Do you need my node ID for looking at the logs? I can PM it if you want.

1 Like

I did inform the team already but missing one bloom filter could be just bad luck. Missing 2 in a row would be enough for me to call it a bug dial in on it.

Yes that would help. I can search for it in the logs.

2 Likes

So some of the fixes that are helping with space discrepancies… are in the newest versions. But until most/all SNOs upgrade to those new versions… there will be some fixes that can’t be turned-on/used (like larger filters)? So… it may take a month or two for node minimum-versions to be increased enough… then still a few weeks of new-bloom-filter-running to trim away the fat?

If I understand things right… SNOs could reasonably expect the space issues to be mostly-solved in about 3 months?

That would be OK by me: I can wait :calendar:

3 Likes

Is there already an implementation for resuming filewalker from the same place after restarting the node?

Yes starting with version v1.101 that should work. I wasn’t able to test it. I donated a lot of memory to ZFS read caching and it makes GC super fast.

1 Like

It’s must work for “usual” filewalker or for lazy fileworker? or both?

@BrightSilence good news. The developer team already catched up on it. The maximum bloom filter size should be 4 100 000 000 bytes. The problem is a byte conversion at the end that somehow adds 3 extra bytes. And that is above the limit.
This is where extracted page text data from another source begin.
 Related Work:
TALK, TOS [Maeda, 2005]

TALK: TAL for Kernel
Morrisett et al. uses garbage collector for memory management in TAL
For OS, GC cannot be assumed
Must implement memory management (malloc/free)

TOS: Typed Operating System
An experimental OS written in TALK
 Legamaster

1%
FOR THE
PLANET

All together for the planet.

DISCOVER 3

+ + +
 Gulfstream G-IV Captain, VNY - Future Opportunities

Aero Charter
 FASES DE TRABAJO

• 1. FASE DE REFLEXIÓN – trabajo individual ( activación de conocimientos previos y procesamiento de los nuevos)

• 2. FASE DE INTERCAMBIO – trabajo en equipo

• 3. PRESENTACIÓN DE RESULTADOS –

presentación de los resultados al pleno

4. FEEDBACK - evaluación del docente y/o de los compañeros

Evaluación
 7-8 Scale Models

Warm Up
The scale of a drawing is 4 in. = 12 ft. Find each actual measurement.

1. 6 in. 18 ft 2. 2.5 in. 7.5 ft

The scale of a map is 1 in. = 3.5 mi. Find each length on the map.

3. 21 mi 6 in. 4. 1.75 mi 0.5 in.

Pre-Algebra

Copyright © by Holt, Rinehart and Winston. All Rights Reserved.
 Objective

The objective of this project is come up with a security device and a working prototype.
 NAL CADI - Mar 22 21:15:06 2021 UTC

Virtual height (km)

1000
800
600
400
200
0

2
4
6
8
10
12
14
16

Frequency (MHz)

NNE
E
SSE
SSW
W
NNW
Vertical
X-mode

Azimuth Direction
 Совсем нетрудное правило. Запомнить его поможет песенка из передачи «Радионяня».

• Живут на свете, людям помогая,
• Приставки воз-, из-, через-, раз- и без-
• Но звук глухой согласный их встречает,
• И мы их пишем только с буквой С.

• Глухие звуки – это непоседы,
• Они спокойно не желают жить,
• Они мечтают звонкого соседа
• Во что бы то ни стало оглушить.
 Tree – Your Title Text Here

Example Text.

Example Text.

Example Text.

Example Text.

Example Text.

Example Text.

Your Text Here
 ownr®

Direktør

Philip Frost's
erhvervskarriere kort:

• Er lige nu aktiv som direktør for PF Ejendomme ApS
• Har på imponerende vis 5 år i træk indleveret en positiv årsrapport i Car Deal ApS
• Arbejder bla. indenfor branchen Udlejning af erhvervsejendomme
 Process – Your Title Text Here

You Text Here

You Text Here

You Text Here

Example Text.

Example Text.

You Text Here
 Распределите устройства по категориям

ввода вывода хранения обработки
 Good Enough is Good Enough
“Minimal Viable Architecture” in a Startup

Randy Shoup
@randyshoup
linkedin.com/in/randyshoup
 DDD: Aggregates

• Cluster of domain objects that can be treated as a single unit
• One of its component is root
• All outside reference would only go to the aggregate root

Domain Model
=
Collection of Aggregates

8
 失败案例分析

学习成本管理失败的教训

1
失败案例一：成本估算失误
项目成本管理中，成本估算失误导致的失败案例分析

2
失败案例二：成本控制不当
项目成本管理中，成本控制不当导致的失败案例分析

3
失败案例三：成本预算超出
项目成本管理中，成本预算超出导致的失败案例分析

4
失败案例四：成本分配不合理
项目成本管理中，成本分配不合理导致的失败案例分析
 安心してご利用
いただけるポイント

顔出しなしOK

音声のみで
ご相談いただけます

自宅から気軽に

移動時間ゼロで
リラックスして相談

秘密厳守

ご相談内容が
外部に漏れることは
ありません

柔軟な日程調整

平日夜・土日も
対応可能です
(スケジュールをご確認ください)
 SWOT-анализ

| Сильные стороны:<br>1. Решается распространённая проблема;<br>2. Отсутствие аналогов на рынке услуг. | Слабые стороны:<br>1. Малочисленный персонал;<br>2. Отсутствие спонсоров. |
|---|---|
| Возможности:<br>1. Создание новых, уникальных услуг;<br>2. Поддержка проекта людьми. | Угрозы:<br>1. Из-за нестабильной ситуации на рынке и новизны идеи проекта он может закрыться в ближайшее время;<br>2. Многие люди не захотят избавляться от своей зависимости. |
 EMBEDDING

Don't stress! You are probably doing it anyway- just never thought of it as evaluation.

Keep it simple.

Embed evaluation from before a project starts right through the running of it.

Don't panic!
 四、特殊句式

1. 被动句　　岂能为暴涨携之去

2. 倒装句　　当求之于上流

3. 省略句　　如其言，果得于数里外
So yea the bigger nodes don’t get any bloom filters at the moment. Developer team is working on a fix.

There is even some chatting around resending the bloom filter that you missed last weekend. So if we are lucky we can still download it and send it to the storage nodes.

7 Likes

I believe it should work for both. Again with my storage node I am not able to verify it.

2 Likes

But storj never changes piece files… So I guess the usual ZFS rules don’t apply here.

I have seen not much of a difference between ZFS and NTFS when almost full. I never used ext4 so I can not compare.